YOUR TASK: Please write out, word for word, the lines starting with the one that contains "From this perspective, which" and going on through the one that contains "order themselves from nearest to furthest?", both included.

EXTRACTED RECORDS:
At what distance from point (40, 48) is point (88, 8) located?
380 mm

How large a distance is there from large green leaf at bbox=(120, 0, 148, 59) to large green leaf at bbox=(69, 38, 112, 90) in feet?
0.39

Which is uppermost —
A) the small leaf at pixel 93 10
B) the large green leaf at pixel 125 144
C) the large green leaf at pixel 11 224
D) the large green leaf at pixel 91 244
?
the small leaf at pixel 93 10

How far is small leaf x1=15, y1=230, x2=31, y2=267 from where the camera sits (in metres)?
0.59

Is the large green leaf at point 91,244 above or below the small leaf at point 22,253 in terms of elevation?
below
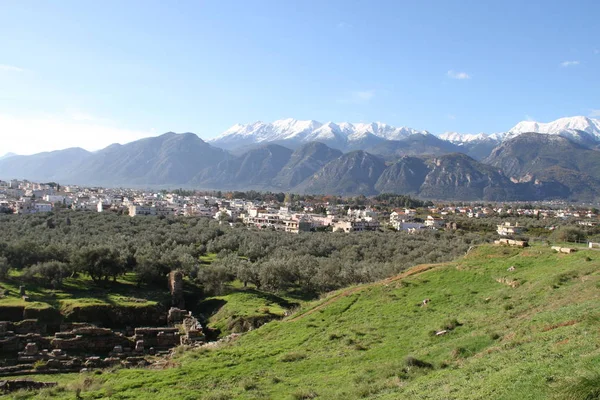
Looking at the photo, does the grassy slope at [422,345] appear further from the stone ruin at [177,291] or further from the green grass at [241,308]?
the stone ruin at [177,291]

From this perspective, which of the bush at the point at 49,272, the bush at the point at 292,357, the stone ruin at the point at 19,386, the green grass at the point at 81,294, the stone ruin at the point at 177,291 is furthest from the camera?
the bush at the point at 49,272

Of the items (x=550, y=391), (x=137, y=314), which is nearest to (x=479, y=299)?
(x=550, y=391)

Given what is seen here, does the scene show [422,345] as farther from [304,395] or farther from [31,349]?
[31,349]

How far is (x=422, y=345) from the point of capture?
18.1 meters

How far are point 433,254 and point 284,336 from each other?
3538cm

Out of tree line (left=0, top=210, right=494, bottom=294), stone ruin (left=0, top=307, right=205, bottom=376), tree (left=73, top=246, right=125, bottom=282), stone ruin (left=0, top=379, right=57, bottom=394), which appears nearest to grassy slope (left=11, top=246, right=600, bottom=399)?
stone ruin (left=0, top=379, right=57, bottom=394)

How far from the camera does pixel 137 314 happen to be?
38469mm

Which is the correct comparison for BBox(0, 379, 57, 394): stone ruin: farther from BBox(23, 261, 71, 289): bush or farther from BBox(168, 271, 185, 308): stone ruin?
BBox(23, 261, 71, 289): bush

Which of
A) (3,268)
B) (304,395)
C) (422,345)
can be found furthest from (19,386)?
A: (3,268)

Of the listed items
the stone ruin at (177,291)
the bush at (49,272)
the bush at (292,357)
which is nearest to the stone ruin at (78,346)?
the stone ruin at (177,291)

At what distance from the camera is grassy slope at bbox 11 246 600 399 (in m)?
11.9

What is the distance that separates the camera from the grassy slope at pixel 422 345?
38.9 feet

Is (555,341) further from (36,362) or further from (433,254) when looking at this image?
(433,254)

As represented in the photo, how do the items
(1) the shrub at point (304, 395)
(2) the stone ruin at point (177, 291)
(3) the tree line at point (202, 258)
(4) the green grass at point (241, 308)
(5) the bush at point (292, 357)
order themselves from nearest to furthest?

--

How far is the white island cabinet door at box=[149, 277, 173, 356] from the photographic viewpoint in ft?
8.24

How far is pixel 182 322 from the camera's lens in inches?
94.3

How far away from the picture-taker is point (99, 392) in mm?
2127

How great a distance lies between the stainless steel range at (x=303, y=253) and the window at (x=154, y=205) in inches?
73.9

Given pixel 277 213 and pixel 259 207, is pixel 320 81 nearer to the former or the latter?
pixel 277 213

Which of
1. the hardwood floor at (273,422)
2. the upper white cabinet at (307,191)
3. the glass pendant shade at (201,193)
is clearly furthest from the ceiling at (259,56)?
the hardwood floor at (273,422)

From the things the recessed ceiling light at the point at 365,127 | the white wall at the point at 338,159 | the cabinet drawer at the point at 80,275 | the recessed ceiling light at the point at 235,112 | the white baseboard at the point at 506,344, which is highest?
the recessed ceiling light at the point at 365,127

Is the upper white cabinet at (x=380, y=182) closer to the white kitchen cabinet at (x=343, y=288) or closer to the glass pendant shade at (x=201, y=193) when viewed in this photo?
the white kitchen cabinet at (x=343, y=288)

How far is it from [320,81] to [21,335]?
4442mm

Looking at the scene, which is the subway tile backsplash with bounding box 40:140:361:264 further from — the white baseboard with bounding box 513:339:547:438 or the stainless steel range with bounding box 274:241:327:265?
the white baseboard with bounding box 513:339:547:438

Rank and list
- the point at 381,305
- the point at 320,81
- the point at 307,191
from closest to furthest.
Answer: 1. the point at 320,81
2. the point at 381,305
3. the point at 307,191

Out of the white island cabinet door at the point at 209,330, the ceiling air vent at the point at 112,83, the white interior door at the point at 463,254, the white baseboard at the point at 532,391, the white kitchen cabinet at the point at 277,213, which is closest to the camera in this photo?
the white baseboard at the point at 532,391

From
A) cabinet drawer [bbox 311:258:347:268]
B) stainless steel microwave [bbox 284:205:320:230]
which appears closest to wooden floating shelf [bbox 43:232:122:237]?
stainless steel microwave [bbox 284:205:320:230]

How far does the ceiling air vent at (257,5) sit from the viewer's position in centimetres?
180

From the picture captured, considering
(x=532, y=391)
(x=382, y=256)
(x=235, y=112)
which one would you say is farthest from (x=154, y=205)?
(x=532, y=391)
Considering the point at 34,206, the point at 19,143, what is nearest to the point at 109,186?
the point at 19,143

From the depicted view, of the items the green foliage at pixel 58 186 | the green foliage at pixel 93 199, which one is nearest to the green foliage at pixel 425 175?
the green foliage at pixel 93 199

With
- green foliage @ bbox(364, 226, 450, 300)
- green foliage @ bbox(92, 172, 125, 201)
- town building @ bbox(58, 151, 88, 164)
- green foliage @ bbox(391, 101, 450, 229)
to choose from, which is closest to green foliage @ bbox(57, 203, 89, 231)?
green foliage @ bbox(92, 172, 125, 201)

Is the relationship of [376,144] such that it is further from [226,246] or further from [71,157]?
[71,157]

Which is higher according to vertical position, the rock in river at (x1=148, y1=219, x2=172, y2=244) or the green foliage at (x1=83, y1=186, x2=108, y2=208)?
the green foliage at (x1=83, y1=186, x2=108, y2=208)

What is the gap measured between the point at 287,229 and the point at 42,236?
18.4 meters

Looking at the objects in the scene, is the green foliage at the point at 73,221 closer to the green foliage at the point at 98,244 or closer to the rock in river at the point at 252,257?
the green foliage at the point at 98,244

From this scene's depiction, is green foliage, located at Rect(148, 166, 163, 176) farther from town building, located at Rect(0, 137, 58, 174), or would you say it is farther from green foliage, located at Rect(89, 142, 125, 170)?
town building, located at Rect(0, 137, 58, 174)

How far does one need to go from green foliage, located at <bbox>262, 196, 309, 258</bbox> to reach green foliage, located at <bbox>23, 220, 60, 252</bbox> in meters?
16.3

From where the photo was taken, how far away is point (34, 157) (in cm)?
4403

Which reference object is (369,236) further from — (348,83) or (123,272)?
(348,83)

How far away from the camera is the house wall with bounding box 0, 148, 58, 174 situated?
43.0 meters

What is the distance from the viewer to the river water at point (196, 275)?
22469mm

==

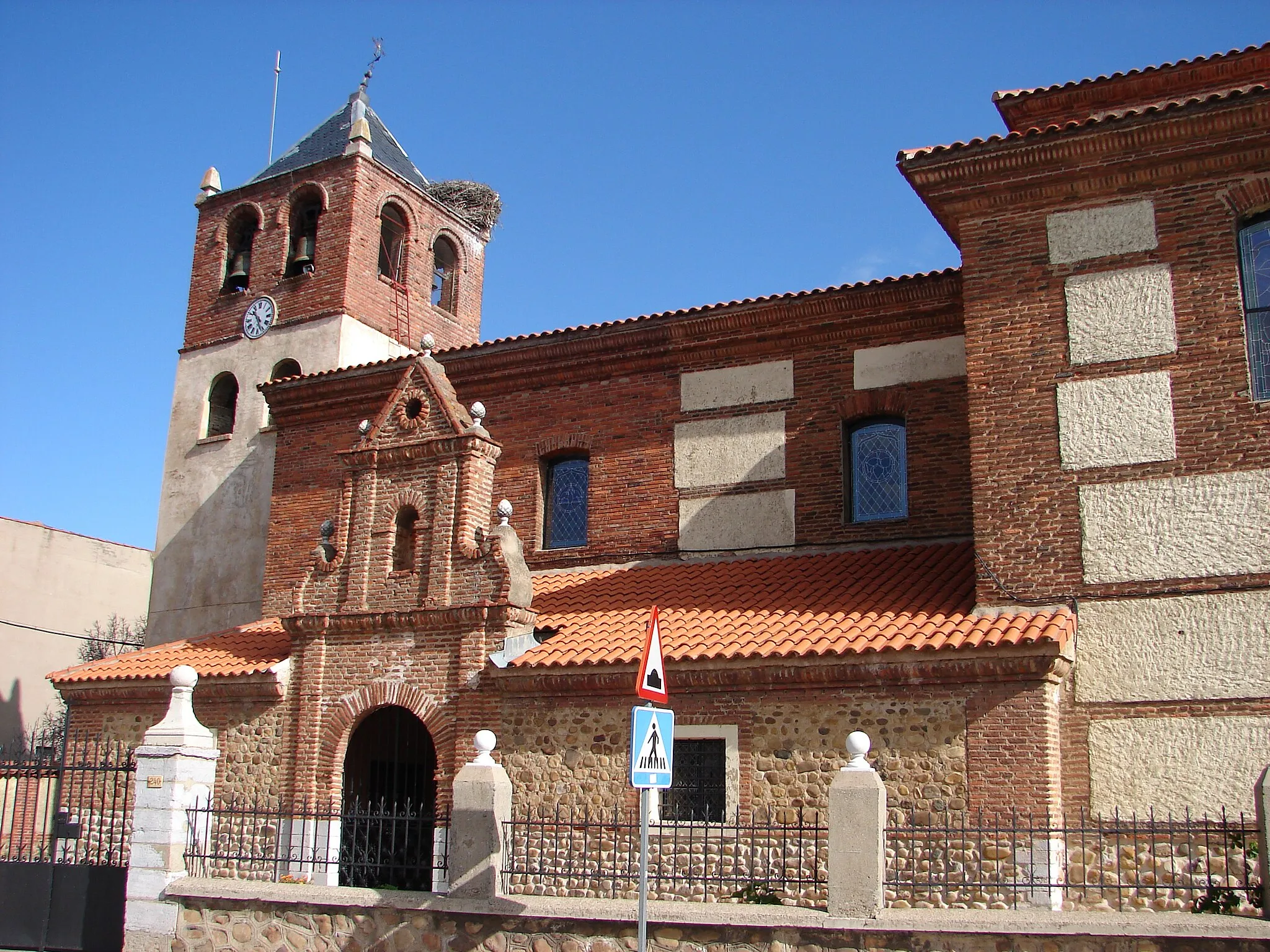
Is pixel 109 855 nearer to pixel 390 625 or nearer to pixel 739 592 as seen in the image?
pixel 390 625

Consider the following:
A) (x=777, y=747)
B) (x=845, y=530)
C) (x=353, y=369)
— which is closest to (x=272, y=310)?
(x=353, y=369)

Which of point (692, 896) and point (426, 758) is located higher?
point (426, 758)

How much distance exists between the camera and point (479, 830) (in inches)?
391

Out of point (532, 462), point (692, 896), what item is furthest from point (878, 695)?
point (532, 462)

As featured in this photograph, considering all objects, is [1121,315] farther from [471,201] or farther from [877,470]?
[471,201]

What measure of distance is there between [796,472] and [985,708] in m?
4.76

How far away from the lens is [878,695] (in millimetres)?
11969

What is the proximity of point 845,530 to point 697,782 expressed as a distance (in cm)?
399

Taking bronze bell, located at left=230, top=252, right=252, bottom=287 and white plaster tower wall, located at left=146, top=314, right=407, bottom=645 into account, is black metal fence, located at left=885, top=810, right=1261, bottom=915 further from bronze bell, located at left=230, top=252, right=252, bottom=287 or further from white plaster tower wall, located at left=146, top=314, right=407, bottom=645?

TASK RESULT:
From this perspective, which of the bush at the point at 49,272, the bush at the point at 292,357, the stone ruin at the point at 19,386, the green grass at the point at 81,294, the stone ruin at the point at 177,291 is furthest from the camera?
the bush at the point at 49,272

Of the items (x=550, y=391), (x=137, y=314), which is nearest to (x=479, y=299)?
(x=550, y=391)

Given what is seen here, does the scene show [422,345] as farther from [304,395] or farther from [31,349]?
[31,349]

How far is (x=422, y=345) from the point of capture?
18.1 meters

How far are point 433,254 and point 284,336 from each other?
3538cm

Out of tree line (left=0, top=210, right=494, bottom=294), stone ruin (left=0, top=307, right=205, bottom=376), tree (left=73, top=246, right=125, bottom=282), stone ruin (left=0, top=379, right=57, bottom=394), which appears nearest to grassy slope (left=11, top=246, right=600, bottom=399)?
stone ruin (left=0, top=379, right=57, bottom=394)

How far from the camera does pixel 137 314 happen to be?
38469mm

Which is the correct comparison for BBox(0, 379, 57, 394): stone ruin: farther from BBox(23, 261, 71, 289): bush or farther from BBox(168, 271, 185, 308): stone ruin?
BBox(23, 261, 71, 289): bush

Which of
A) (3,268)
B) (304,395)
C) (422,345)
can be found furthest from (19,386)?
A: (3,268)

Of the listed items
the stone ruin at (177,291)
the bush at (49,272)
the bush at (292,357)
which is nearest to the stone ruin at (78,346)?
the stone ruin at (177,291)

At what distance from the camera is grassy slope at bbox 11 246 600 399 (in m)?
11.9

What is the distance that separates the camera from the grassy slope at pixel 422 345?
38.9 feet

Is (555,341) further from (36,362) or further from (433,254) when looking at this image?
(433,254)

As represented in the photo, how do the items
(1) the shrub at point (304, 395)
(2) the stone ruin at point (177, 291)
(3) the tree line at point (202, 258)
(4) the green grass at point (241, 308)
(5) the bush at point (292, 357)
order themselves from nearest to furthest?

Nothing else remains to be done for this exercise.